◆ Source text
+ + + + + + +

Starting with these ancient genes, they used a new biochemical technique called deep mutational scanning, which simultaneously measures the effects of massive collections of mutations. Graduate student Park, using a strategy that he and Metzger developed, engineered every possible mutation at every site in the gene sequence of all nine of the reconstructed receptors – a total of more than 25,000 mutations. They incorporated these mutant libraries into yeast and then used a laser-based technology called sequencing-coupled fluorescence-activated cell sorting (Sort-seq) to measure the ability of every mutant to carry out its biological function.
With this huge dataset, the researchers traced how every mutation’s effect changed across deep evolutionary time. This change in effect can happen because the impact of a mutation at one site in a gene sometimes depends on the state at other sites, a phenomenon called epistasis. If the epistatic sites change as a gene evolves, the effects of the mutations it interacts with at other sites will change too.
Although the existence of epistatic interactions is well known, the extent to which they affect the course of evolution had never been comprehensively studied. Major evolutionary theories assume that epistasis is rare, so the effects of most mutations stay constant over time. As a result, evolution is thought to be largely predictable into the future – or retrospectively interpretable into the past – based on genetic experiments that are performed in the present.
“We were surprised by how pervasive epistatic drift is, and also by how gradual and steady it seems to be,” said Park, a doctoral student in Genetics, Genomics, and Systems Biology. “Big episodic jumps were rare. Some mutations drift fast, some more slowly, but each one progressively forgets the effects it once had in the ancestor, and in the future, it will eventually forget the effects that it has today.”
Quantifying unpredictability
A practical benefit of the team’s work is that it gives scientists a way to quantify future unpredictability using experiments. Thornton pointed to SARS-CoV2 as an example.

+ + + + + + +

◆ Source material
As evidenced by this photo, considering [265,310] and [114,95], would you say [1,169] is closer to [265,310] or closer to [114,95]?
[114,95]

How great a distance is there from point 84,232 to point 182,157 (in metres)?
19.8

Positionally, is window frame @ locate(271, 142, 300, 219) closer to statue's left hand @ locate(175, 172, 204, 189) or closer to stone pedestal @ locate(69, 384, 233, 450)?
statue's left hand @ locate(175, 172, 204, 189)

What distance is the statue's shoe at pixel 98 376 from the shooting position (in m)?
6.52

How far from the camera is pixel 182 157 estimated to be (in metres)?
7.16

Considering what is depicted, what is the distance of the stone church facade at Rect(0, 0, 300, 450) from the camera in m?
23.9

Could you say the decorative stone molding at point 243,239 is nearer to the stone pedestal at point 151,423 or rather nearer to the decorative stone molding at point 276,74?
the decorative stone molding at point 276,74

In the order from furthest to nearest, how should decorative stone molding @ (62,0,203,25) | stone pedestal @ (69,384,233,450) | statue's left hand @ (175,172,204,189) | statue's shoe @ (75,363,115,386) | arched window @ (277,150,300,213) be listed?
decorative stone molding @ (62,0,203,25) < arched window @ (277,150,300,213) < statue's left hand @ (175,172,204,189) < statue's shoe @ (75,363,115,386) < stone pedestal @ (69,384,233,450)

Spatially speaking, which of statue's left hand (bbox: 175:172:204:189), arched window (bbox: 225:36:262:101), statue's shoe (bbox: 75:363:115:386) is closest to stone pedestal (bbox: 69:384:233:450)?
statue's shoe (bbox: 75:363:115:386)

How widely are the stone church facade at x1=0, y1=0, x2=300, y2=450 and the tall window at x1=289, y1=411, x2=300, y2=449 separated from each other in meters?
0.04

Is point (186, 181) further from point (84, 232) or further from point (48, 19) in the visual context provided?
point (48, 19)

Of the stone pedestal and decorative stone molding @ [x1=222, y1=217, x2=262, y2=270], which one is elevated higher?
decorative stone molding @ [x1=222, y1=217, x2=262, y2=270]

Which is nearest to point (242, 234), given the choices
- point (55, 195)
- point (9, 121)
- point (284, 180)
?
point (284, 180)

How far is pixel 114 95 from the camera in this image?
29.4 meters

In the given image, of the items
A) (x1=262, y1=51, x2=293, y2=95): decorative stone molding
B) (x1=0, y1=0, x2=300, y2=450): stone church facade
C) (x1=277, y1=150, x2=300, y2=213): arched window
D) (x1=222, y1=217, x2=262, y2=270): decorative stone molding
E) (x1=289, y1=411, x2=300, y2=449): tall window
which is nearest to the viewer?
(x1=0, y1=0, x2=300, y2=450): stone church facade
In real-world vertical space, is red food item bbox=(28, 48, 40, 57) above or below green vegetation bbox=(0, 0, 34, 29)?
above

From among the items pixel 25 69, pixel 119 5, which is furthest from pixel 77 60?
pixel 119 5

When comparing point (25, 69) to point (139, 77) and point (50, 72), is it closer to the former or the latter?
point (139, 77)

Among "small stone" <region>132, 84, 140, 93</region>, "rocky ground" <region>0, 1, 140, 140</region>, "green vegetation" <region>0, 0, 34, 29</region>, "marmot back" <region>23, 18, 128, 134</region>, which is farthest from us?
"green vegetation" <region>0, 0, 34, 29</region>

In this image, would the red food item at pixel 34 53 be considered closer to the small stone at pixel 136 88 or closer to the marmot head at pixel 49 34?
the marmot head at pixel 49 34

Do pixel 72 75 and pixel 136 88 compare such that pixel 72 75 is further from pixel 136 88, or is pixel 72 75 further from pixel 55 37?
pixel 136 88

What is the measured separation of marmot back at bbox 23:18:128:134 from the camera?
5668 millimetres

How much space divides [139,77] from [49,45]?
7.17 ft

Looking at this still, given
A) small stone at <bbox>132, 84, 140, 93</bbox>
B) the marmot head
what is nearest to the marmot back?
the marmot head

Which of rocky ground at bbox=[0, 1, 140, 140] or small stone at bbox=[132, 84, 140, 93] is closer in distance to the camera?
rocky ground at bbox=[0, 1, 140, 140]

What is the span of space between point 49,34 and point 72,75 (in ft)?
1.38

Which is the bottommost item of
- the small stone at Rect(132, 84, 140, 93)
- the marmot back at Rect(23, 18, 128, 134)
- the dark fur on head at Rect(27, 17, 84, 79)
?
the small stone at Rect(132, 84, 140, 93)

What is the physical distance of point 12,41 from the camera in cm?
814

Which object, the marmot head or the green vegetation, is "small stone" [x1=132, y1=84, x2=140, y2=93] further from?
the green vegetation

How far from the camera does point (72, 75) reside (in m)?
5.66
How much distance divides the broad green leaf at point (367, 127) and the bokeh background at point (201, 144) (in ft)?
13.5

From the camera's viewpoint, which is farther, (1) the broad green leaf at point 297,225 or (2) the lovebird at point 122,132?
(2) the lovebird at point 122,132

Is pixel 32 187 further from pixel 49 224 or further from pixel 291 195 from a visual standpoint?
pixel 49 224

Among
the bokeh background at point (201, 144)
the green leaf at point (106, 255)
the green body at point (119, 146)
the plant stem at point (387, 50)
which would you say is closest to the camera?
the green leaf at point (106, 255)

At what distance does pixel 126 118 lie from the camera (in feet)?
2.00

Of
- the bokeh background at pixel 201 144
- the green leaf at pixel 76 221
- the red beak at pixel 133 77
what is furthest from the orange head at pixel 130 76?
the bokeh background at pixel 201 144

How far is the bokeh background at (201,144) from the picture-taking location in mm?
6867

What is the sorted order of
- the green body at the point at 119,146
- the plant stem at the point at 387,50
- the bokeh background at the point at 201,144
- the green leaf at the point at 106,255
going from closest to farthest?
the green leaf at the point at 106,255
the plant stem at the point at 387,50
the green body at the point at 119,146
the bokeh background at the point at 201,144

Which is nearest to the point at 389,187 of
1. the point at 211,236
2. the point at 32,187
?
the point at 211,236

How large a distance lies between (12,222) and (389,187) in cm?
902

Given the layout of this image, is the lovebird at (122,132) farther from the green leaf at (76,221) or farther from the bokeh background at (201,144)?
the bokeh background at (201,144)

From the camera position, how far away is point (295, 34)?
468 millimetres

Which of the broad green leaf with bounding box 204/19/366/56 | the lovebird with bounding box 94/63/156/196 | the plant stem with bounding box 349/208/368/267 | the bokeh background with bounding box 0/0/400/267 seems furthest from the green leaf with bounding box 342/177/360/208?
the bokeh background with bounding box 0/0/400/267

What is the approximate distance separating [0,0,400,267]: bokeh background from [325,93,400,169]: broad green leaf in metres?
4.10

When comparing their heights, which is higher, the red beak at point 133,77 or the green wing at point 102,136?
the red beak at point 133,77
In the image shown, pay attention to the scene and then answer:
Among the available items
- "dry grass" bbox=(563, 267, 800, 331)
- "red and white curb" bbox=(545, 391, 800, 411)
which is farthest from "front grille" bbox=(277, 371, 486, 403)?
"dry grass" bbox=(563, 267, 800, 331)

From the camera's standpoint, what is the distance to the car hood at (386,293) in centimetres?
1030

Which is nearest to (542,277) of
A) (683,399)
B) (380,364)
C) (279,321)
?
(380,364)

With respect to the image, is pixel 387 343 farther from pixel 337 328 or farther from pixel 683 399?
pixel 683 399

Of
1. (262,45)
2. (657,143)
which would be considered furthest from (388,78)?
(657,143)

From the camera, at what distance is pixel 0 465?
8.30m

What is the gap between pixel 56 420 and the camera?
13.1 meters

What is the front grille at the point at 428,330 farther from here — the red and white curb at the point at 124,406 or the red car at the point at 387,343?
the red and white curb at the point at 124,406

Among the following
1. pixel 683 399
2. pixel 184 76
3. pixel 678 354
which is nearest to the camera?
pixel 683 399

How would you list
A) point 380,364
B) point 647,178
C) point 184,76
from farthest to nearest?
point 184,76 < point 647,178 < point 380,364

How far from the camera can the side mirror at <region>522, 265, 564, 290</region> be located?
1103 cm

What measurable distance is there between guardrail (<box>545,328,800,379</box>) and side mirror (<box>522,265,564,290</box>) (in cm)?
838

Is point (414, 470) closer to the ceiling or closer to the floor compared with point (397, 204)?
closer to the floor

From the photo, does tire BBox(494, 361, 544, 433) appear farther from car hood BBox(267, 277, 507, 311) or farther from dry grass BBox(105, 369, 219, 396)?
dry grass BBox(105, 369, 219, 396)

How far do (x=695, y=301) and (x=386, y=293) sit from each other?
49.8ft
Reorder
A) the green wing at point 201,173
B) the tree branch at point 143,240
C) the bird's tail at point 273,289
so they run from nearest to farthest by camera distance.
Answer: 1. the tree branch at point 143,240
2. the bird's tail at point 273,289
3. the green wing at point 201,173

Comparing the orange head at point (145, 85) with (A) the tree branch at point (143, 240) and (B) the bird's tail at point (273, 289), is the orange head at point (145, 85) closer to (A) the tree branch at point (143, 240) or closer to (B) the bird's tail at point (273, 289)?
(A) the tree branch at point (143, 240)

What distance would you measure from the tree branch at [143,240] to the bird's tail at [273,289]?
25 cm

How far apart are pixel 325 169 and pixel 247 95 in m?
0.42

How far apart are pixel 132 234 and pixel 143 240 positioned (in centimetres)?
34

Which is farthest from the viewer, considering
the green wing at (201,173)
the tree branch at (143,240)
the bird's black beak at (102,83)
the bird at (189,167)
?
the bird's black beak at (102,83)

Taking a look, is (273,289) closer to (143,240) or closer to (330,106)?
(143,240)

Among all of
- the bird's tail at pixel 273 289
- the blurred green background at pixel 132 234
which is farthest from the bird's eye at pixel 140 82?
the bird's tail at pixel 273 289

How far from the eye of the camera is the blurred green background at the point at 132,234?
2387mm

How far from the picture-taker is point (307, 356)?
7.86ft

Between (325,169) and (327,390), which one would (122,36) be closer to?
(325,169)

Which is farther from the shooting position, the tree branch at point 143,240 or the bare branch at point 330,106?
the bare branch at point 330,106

+ + + + + + +

◆ Tasks and exercises
a) Reproduce the passage on epistasis between "Quantifying unpredictability" and "as an example.", inclusive.
b) Which people are named in the passage on epistasis?
c) How might the passage on epistasis go on? Write the next part, starting after its last sentence.
None of the lines above is needed here.

◆ Answers given
a)
Quantifying unpredictability
A practical benefit of the team’s work is that it gives scientists a way to quantify future unpredictability using experiments. Thornton pointed to SARS-CoV2 as an example.

b) Park, Metzger, Thornton

c)
“New variants of the virus are constantly arising, and we’d like to predict whether these are likely to be dangerous, or likely to become dangerous with further mutations,” Thornton said. “Our results mean that a deep mutational scan on one version of the virus can’t produce reliable predictions as the virus gradually drifts away from that old version. But if we have a series of these experiments in the virus across time – like the one we performed for steroid hormone receptors – we’ll know how much the effect of every single mutation is likely to change across a given period of evolutionary time. That means we can express exactly how confident we should be when we predict the effect of any particular mutation in any future virus.”
Thornton and Park are currently expanding the study to characterize not only single mutations, but also every possible pair of mutations that could have occurred in the receptors. These experiments – which encompass millions rather than thousands of mutations – will enable the team to dissect all the genetic interactions that caused epistatic drift during the long-term evolution of the receptor family.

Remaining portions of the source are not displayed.